John Potter, D.D. (1674-1747), born at Wakefield, and educated at
Oxford. In 1707 he published a "Discourse on Church Government," and
eight years later became Bishop of Oxford. On the death of Wake, in
1737, he was appointed to the Archbishopric of Canterbury. [T.S.]]
But neither is this all. For the subject, as unpromising as it seemeth
at first view, is no less than that of Lucretius, to free men's minds
from the bondage of religion; and this not by little hints and by
piecemeal, after the manner of those little atheistical tracts that
steal into the world, but in a thorough wholesale manner; by making
religion, church, Christianity, with all their concomitants, a perfect
contrivance of the civil power. It is an imputation often charged on
this sort of men, that, by their invectives against religion, they can
possibly propose no other end than that of fortifying themselves and
others against the reproaches of a vicious life; it being necessary for
men of libertine practices to embrace libertine principles, or else they
cannot act in consistence with any reason, or preserve any peace of
mind. Whether such authors have this design, (whereof I think they have
never gone about to acquit themselves) thus much is certain; that no
other use is made of such writings: Neither did I ever hear this
author's book justified by any person, either Whig or Tory, except such
who are of that profligate character. And, I believe, whoever examineth
it, will be of the same opinion; although indeed such wretches are so
numerous, that it seemeth rather surprising, why the book hath had no
more editions, than why it should have so many.

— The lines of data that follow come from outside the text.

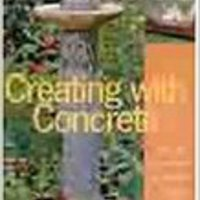//FREE\\ Creating With Concrete: Yard Art, Sculpture And Garden Projects. hacer other staff regando ruptura increase photos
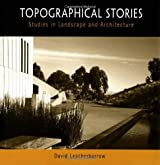 Topographical Stories: Studies in Landscape and Architecture (Penn Studies in Landscape Architecture) by David Leatherbarrow (2004-08-05)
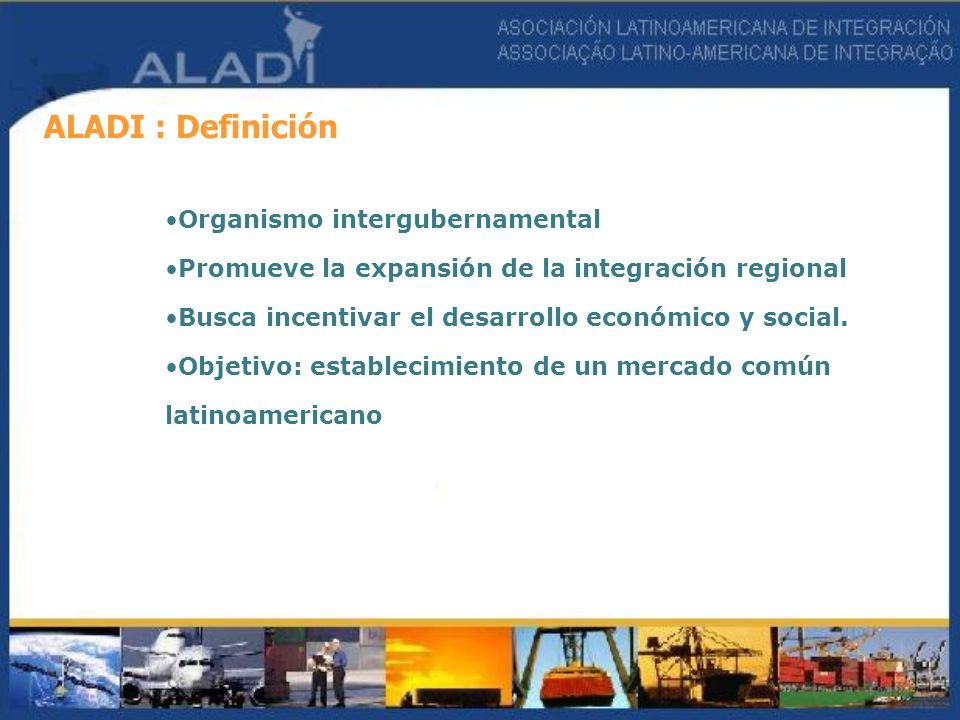 ALADI : Definición Organismo intergubernamental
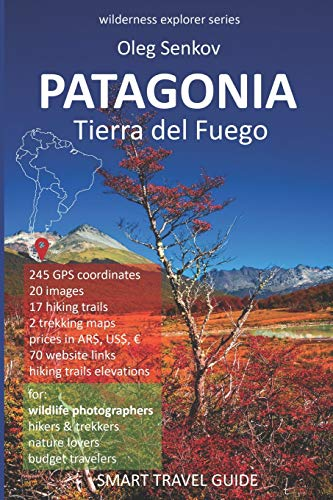 Preisvergleich Produktbild PATAGONIA,  Tierra del Fuego: Smart Travel Guide for Nature Lovers,  Hikers,  Trekkers,  Photographers (Wilderness Explorer,  Band 3)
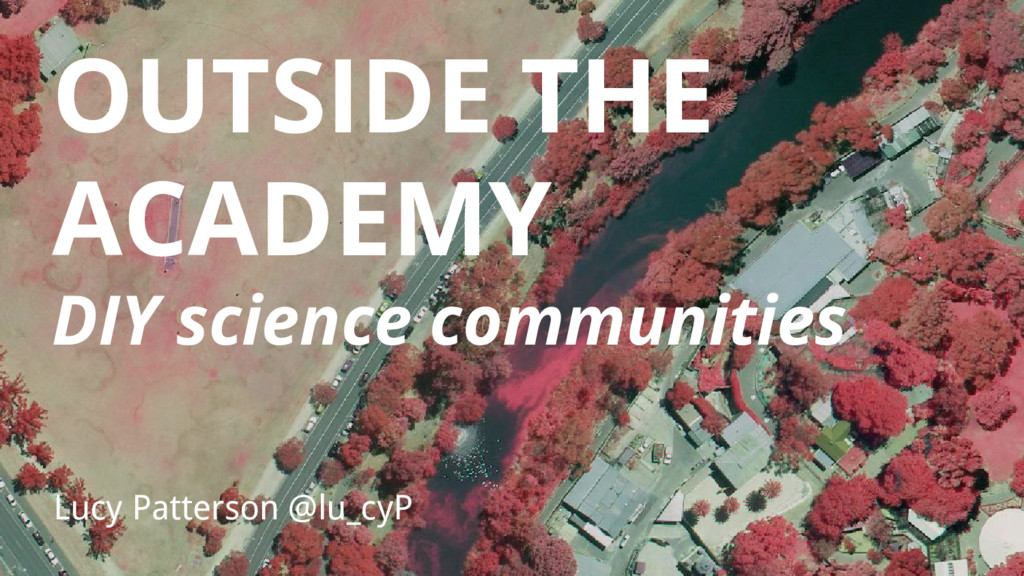 OUTSIDE THE ACADEMY DIY science communities Luc...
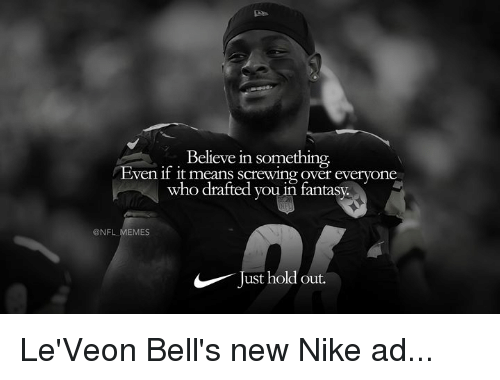 Memes, Nfl, and Nike: Believe in something  ven if it means screwing over everyone  who drafted you in fantasy.  @NFL MEMES  Just hold out. Le'Veon Bell's new Nike ad...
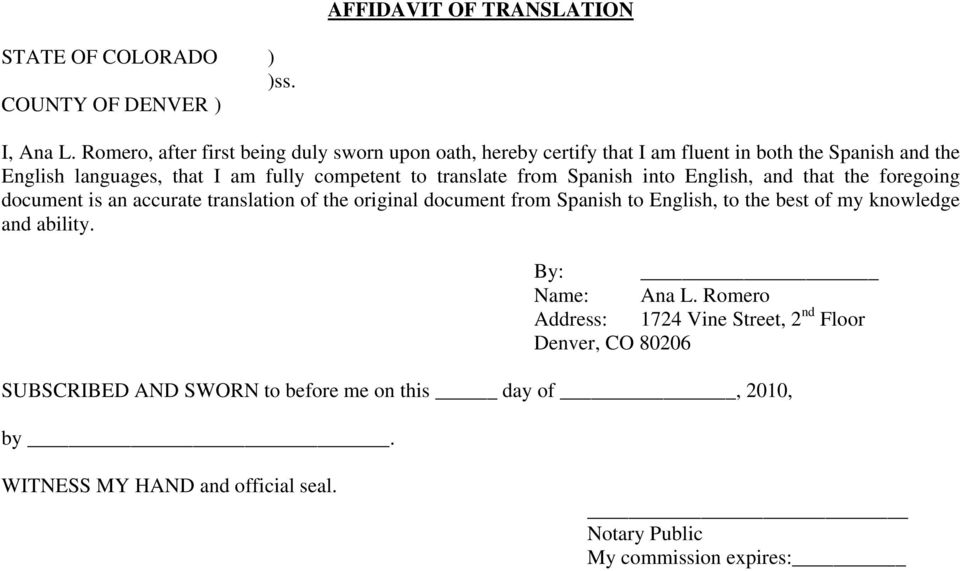 translate from Spanish into English, and that the foregoing document is an accurate translation of the original document from Spanish to English, to the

Having thus endeavoured to satisfy the curious with some account of this
author's character, let us examine what might probably be the motives to
engage him in such a work. I shall say nothing of the principal, which
is a sum of money; because that is not a mark to distinguish him from
any other trader with the press. I will say nothing of revenge and
malice, from resentment of the indignities and contempt he hath
undergone for his crime of apostasy. To this passion he has thought fit
to sacrifice order, propriety, discretion, and common sense, as may be
seen in every page of his book: But, I am deceived, if there were not a
third motive as powerful as the other two; and that is, vanity. About
the latter end of King James's reign he had almost finished a learned
discourse in defence of the Church of Rome, and to justify his
conversion: All which, upon the Revolution, was quite out of season.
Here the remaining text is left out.